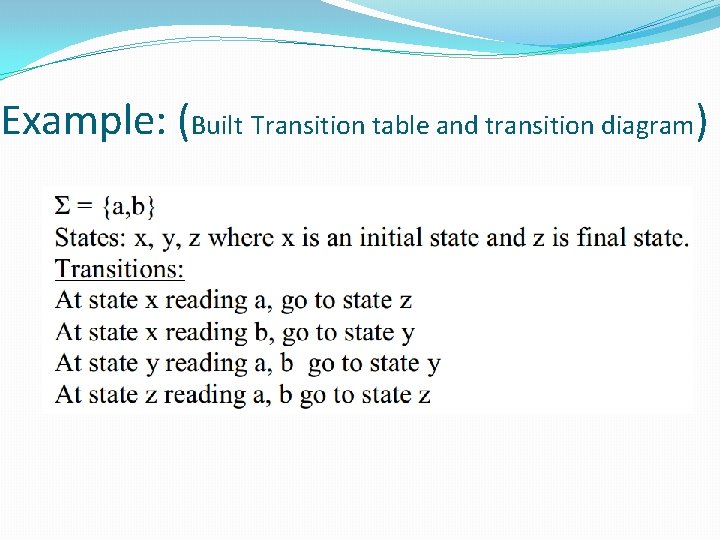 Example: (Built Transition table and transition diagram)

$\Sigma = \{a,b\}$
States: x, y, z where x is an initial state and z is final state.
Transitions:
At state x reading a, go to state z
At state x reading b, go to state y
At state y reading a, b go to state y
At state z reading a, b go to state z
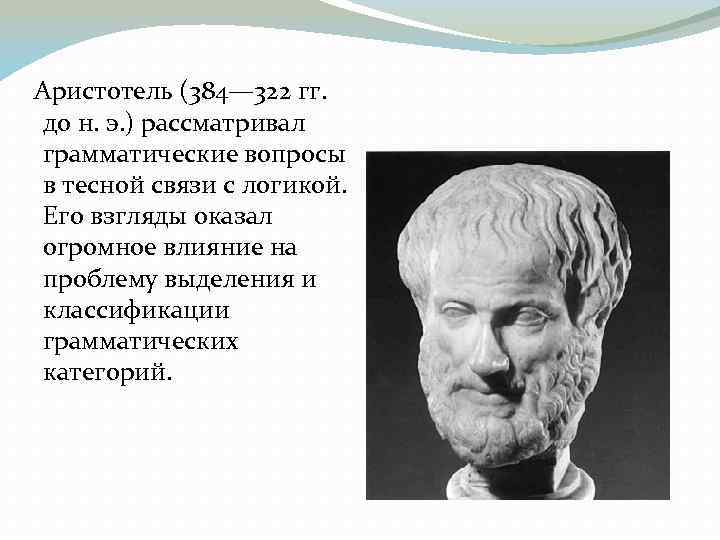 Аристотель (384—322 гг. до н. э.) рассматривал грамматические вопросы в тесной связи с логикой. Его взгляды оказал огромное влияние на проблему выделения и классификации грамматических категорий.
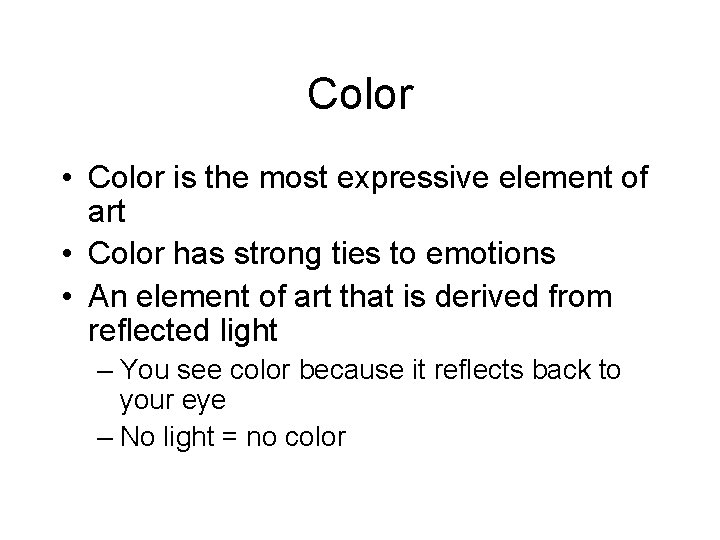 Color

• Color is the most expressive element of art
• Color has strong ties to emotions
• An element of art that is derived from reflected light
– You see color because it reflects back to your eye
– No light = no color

--

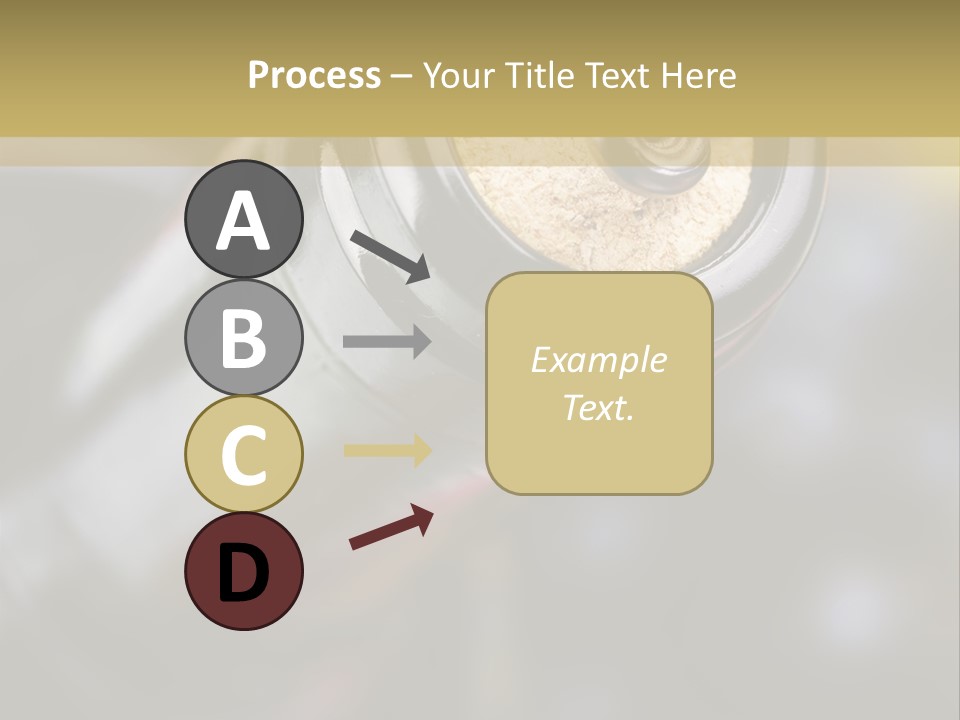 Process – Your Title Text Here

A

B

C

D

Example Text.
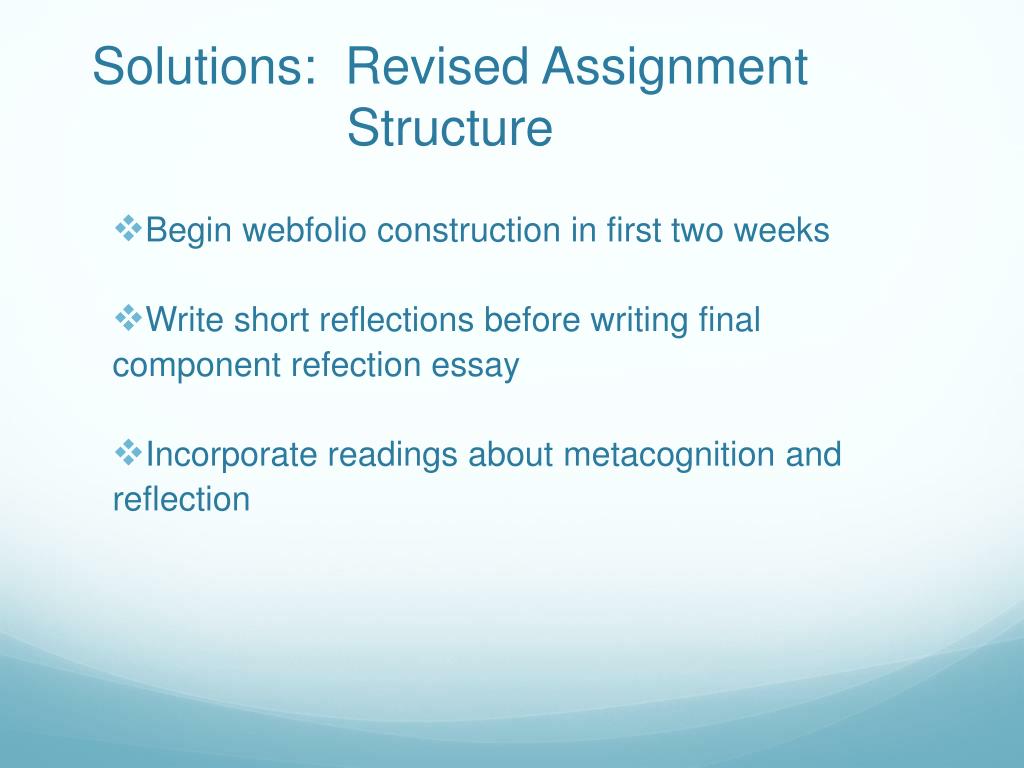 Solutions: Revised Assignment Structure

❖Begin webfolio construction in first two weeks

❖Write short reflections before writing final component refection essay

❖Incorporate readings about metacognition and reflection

* [What the task asks] Go to the line with "component refection essay" in the entries above and repeat every line from there through the line with "metacognition and reflection", exactly and with no other text.

* [Answer space]
❖Write short reflections before writing final component refection essay

❖Incorporate readings about metacognition and reflection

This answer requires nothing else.